This past weekend I embarked upon a canoeing expedition along the Ipswich river, enticed to that arcadian waterway by the melodious splish-splash of twirling paddles on dappled waters; the picturesque posturing of the balletic heron and the basking turtle; the salty promise of adventure on the high seas and a life on the ocean wave; "all I ask is a tall ship and a star to steer her by." Oh yes, it's a pirate's life for me.
The river is almost three feet deep in some places.
As soon as we arrived at the water's edge I felled a tree with my power saw and began hollowing the trunk out. I was halfway through carving the sort of canoe that the Last of the Mohicans would've sold his last tomahawk for when someone told me that most day-trippers just rented ready-made fiberglass canoes by the hour from a trading post nearby. I was also informed that it was easier to simply bring a packed lunch rather than shoot one with my rifle. Apparently it is illegal to chop down trees and slaughter the local wildlife for some reason.

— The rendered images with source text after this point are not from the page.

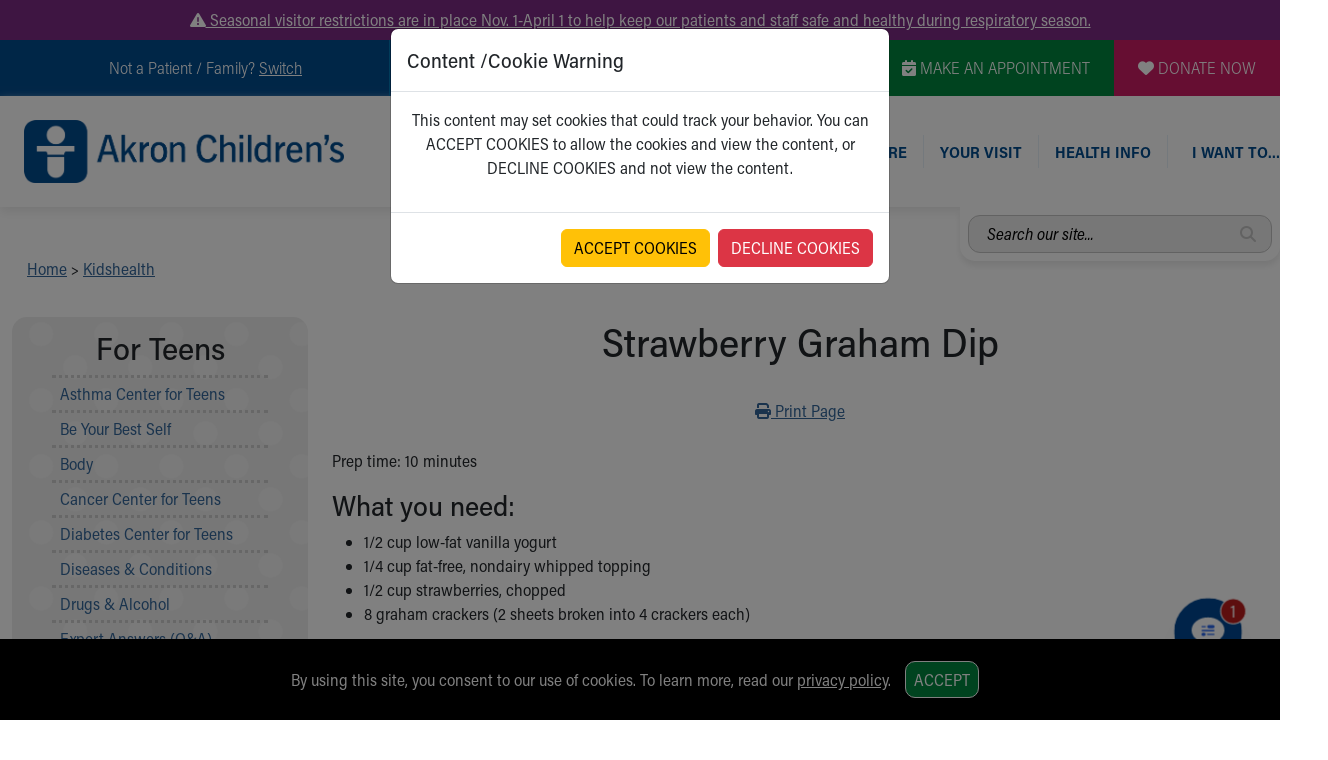

--- FILE ---
content_type: text/plain; charset=utf-8
request_url: https://us.yextevents.com/accounts/me/events
body_size: -15
content:
{"id":"01KFJDYCC79BFY7Z43FC9EWGF8"}

--- FILE ---
content_type: text/plain; charset=utf-8
request_url: https://us.yextevents.com/accounts/me/events
body_size: -42
content:
{"id":"01KFJDYCEKED5N8JW70Z9903ZA"}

Frankly I thought that honing one's survival skills was what canoeing in the countryside was all about. What's the world coming to when you can't paddle down a lazy river in a recently timbered tree while skinning fresh kill? Since a load of bucolic busybodies seemed determined to spoil my fun, I decided it would be better for all concerned if I simply packed up all my weapons and tools and went back home. So that's what I did.